Caption-style text data
++++++++++++++++++++

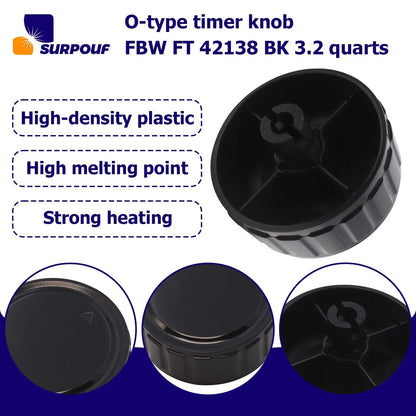 SURPOUF Timer knob FBW FT 42138 BK 3.2 Quart Fits For as pic, Black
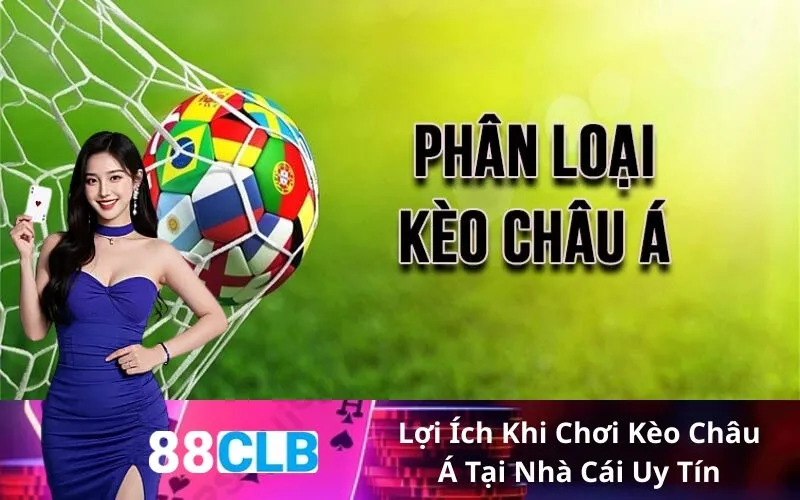 Lợi Ích Khi Chơi Kèo Châu Á Tại Nhà Cái Uy Tín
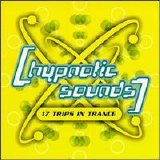 Various artists - Hypnotic Sounds: 17 Trips in Trance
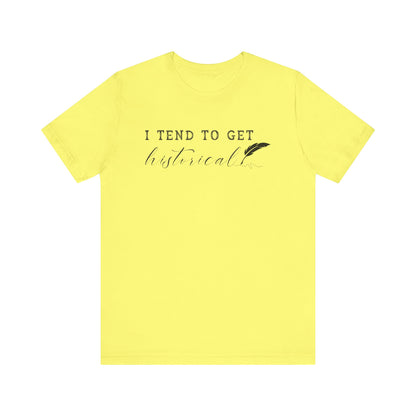 I Tend to Get Historical T-shirt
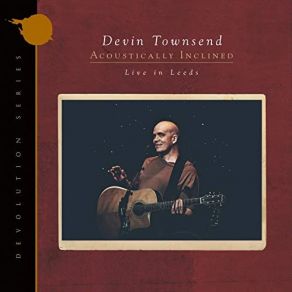 Download track Ih-Ah! (Acoustic - Live In Leeds 2019) Devin Townsend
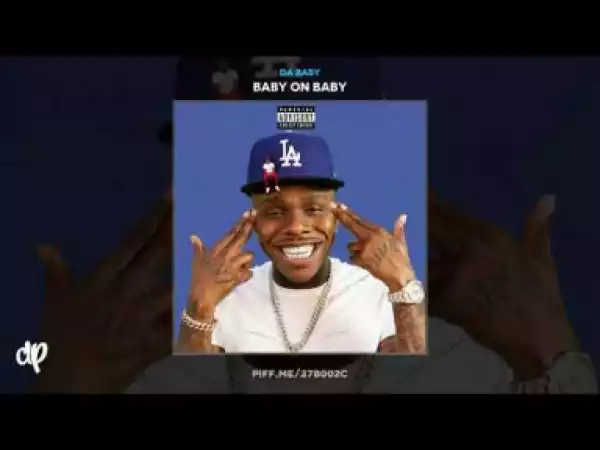 DaBaby - Taking It Out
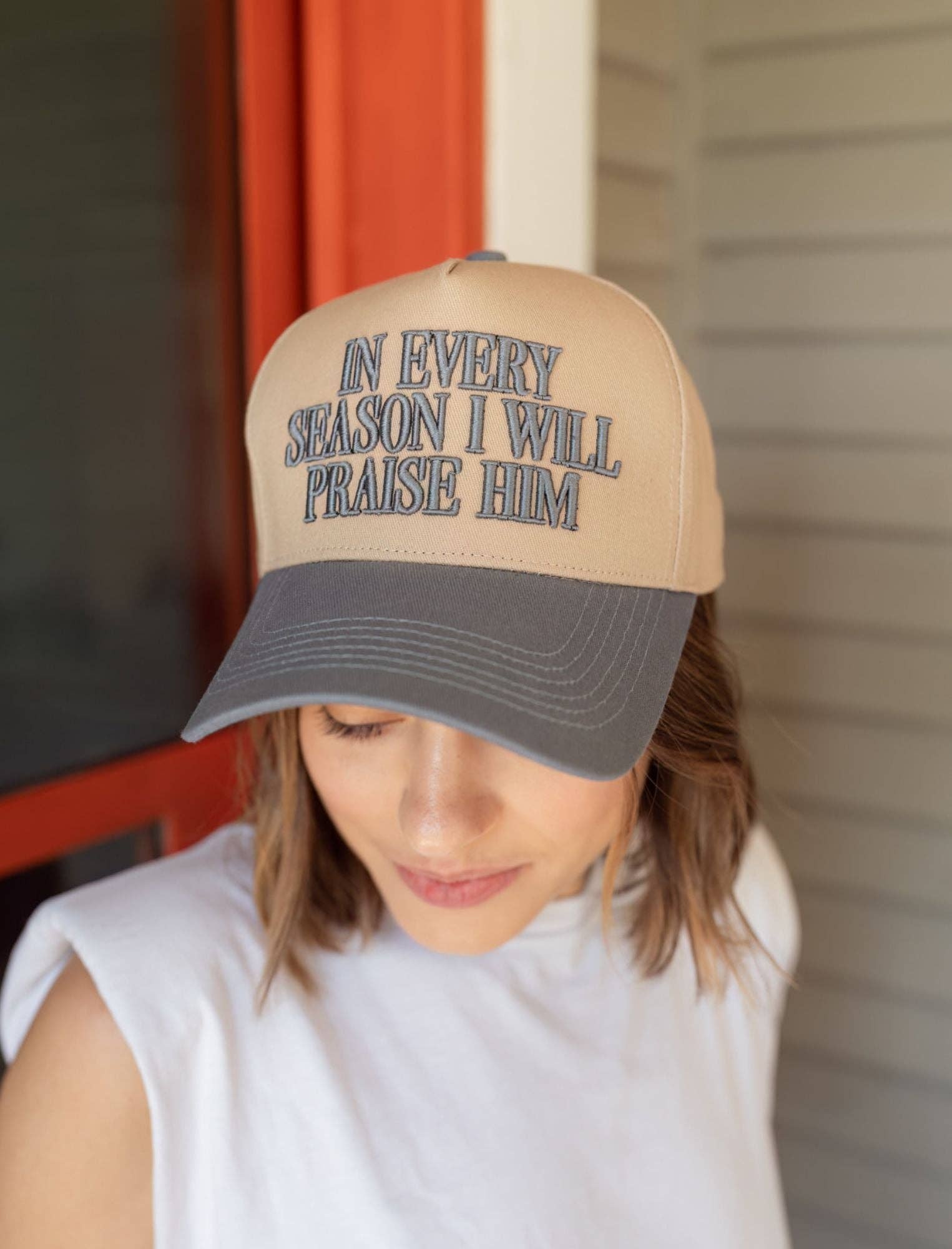 I will praise Him:Hat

++++++++++++++++++++

Directions
Would you output all of the entries above exactly, keeping the pictures out?

Finished task
 SURPOUF Timer knob FBW FT 42138 BK 3.2 Quart Fits For as pic, Black
 Lợi Ích Khi Chơi Kèo Châu Á Tại Nhà Cái Uy Tín
 Various artists - Hypnotic Sounds: 17 Trips in Trance
 I Tend to Get Historical T-shirt
 Download track Ih-Ah! (Acoustic - Live In Leeds 2019) Devin Townsend
 DaBaby - Taking It Out
 I will praise Him:Hat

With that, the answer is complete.